Content assist is triggered with Ctrl-Space. The input above is also used in `FixParsingTest.java`.

Run workflows on the web server, passing `data`, `flux`, and `fix`:

[http://localhost:8080/xtext-service/run?data='1'{'a': '5', 'z': 10}&flux=as-lines|decode-formeta|fix|encode-formeta(style="multiline")&fix=copy_field(a,c)](http://localhost:8080/xtext-service/run?data=%271%27{%27a%27:%20%275%27,%20%27z%27:%2010}&flux=as-lines|decode-formeta|fix|encode-formeta(style=%22multiline%22)&fix=copy_field(a,c))

## Functions and cookbook

### Best practices and guidelines for working with Metafacture Fix

- We recommend to use double quotation marks for arguments and values in functions, binds and conditionals.
- If using a `list` bind with a variable, the `var` option requires quotation marks (`do list(path: "", "var": "")`).
- Fix turns repeated fields into arrays internally but only marked arrays (with `[]` at the end of the field name) are also emitted as "arrays" (entities with indexed literals), all other arrays are emitted as repeated fields.
- Every Fix file should end with a final newline.

### Glossary

#### Array wildcards

Array wildcards resemble [Catmandu's concept of wildcards](http://librecat.org/Catmandu/#wildcards).

When working with arrays and repeated fields you can use wildcards instead of an index number to select elements of an array.

| Wildcard | Meaning |
|----------|:--------|
| `*` | Selects _all_ elements of an array. |
| `$first` | Selects only the _first_ element of an array. |
| `$last` | Selects only the _last_ element of an array. |
| `$prepend` | Selects the position _before_ the first element of an array.
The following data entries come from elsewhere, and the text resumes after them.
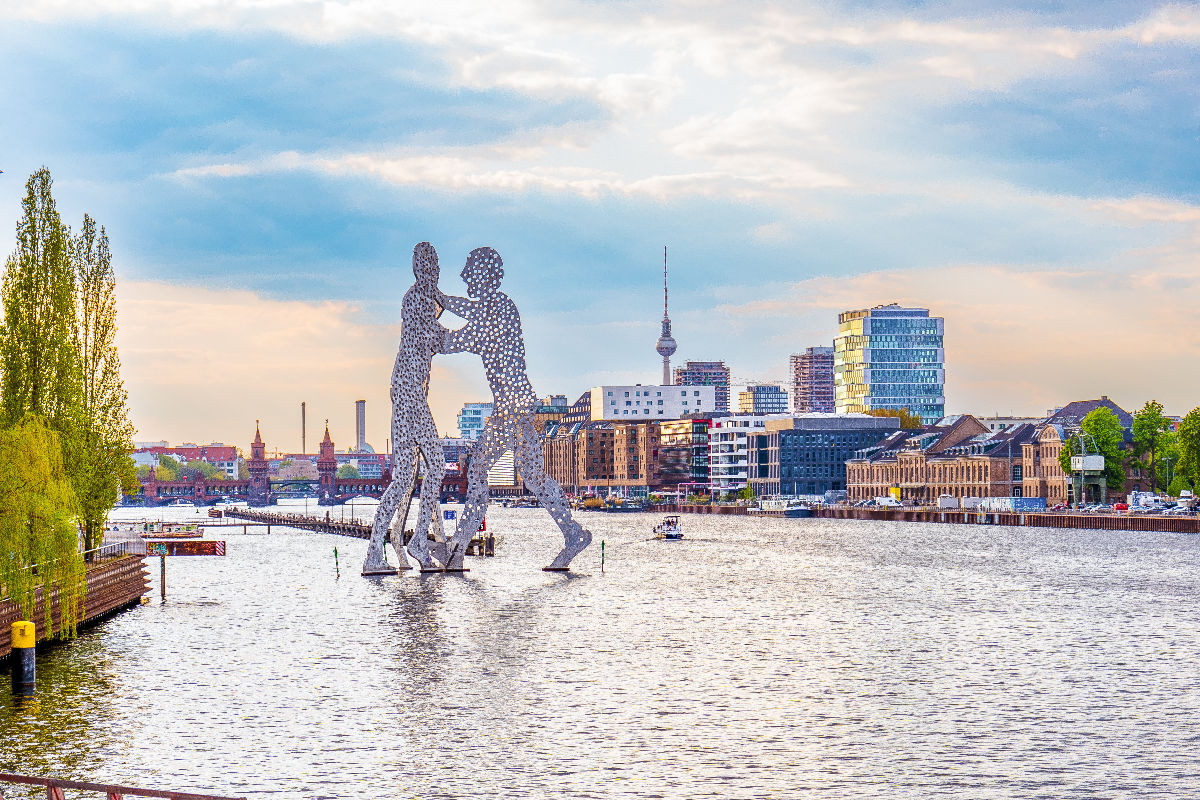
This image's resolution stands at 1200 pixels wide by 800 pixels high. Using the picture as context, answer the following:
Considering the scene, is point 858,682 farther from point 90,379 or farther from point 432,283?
point 432,283

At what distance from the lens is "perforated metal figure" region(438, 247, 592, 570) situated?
289 feet

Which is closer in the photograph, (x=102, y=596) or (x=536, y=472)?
(x=102, y=596)

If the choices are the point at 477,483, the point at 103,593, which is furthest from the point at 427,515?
the point at 103,593

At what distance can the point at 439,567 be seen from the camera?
9919 centimetres

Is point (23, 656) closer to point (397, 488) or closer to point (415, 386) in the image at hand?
point (415, 386)

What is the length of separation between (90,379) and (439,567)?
35.3 metres

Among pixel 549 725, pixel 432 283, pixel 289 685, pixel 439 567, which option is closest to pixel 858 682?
pixel 549 725

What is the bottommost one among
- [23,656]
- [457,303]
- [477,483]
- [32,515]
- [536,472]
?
[23,656]

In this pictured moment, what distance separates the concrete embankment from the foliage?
96 cm

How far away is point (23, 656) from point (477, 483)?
48.1 meters

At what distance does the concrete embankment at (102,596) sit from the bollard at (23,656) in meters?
1.68

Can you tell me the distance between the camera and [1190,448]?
178 meters

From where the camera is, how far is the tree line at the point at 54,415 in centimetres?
4566

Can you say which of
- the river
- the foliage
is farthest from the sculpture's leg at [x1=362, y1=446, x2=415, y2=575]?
the foliage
Can only be used when adding new elements to an array. |
| `$append` | Selects the position _after_ the last element of an array. Can only be used when adding new elements to an array. |

#### Path wildcards

Path wildcards resemble [Metamorph's concept of wildcards](https://github.com/metafacture/metafacture-core/wiki/Metamorph-User-Guide#addressing-pieces-of-data). They are not supported in Catmandu (it has [specialized Fix functions](https://librecat.org/Catmandu/#marc-mab-pica-paths) instead).

You can use path wildcards to select fields matching a pattern. They only match path _segments_ (field names), though, not _whole_ paths of nested fields. These wildcards cannot be used to add new elements.

| Wildcard | Meaning |
|----------|:--------|
| `*` | Placeholder for zero or more characters. |
| `?` | Placeholder for exactly one character. |
| `\|` | Alternation of multiple patterns. |
| `[...]` | Enumeration of characters. |

### Functions

#### Script-level functions

##### `include`

Includes a Fix file and executes it as if its statements were written in place of the function call.

Parameters:

- `path` (required): Path to Fix file (if the path starts with a `.`, it is resolved relative to the including file's directory; otherwise, it is resolved relative to the current working directory).

Options:

- All options are made available as "dynamic" local variables in the included Fix file.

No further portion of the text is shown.